Purification and characterization of a novel, oligomeric, plasminogen kringle 4 binding protein from human plasma: tetranectin

Purification of alpha 2-plasmin inhibitor (alpha 2PI) from human plasma by affinity chromatography on plasminogen-Sepharose resulted in copurification of a contaminating protein with Mr 17,000 as judged by sodium dodecyl sulphate/polyacrylamide gel electrophoresis. This contaminating protein could not be removed from the purified alpha 2-PI preparation by several types of gel chromatography applied. The use of the kringle 1-3 part of plasminogen, K(1 + 2 + 3), bound to Sepharose for affinity chromatography, instead of plasminogen-Sepharose, resulted in an alpha 2PI preparation without this contaminant. The contaminating protein was found to interact specifically with the kringle 4 part of plasminogen (K4) and not with K(1 + 2 + 3) or miniplasminogen. The K4-binding protein was purified by ammonium sulphate precipitation, affinity chromatography on K4-Sepharose, ion-exchange chromatography and gel filtration on AcA 34. The relative molecular mass of the protein (Mr 68 000) was estimated by gel filtration. This suggests a tetrameric protein composed of four subunits (Mr 17,000), that are dissociated by 1% sodium dodecyl sulphate. Dissociation into subunits was also demonstrated by gel filtration in the presence of 6 M guanidine hydrochloride.

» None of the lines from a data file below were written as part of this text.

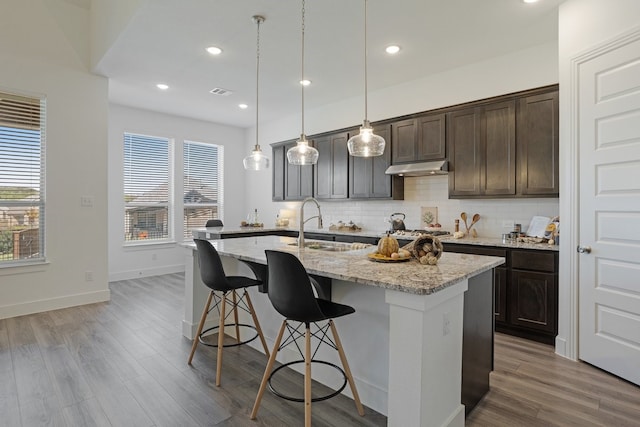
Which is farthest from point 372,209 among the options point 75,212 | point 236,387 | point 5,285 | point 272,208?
point 5,285

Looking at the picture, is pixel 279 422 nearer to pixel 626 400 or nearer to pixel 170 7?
pixel 626 400

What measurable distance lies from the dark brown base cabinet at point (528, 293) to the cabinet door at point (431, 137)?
54.4 inches

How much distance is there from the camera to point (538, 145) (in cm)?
358

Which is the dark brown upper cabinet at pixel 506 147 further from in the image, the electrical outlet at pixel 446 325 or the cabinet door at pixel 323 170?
the electrical outlet at pixel 446 325

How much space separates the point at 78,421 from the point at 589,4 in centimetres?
470

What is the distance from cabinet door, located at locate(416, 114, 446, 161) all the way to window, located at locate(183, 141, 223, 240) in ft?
15.0

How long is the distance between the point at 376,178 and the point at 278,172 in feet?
7.70

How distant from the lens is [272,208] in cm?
722

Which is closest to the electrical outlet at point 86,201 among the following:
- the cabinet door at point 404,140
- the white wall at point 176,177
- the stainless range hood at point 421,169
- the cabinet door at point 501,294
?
the white wall at point 176,177

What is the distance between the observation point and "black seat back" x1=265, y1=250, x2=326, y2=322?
1.89 metres

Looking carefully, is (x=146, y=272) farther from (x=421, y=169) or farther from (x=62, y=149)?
(x=421, y=169)

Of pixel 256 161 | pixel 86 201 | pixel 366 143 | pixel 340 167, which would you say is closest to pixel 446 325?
pixel 366 143

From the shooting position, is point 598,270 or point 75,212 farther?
point 75,212

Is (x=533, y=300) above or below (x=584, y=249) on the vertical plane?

A specific antibody was raised in rabbits against the purified protein and this antibody was shown not to react with any known fibrinolytic components. The pI of the K4-binding protein was found to be 5.8. The first three N-terminal amino acids were determined to be Glu-Pro-Pro. The concentration of the protein in plasma was estimated to be 0.20 +/- 0.03 microM (15 +/- 2 mg/l). The electrophoretic mobility of the K4-binding protein was shown by crossed immunoelectrophoresis to be influenced by the presence of Ca2+, EDTA and heparin. The protein was found to enhance plasminogen activation catalyzed by tissue-type plasminogen activator (t-PA) in the presence of poly(D-lysine). The protein appeared to be a novel plasma protein tentatively called 'tetranectin'.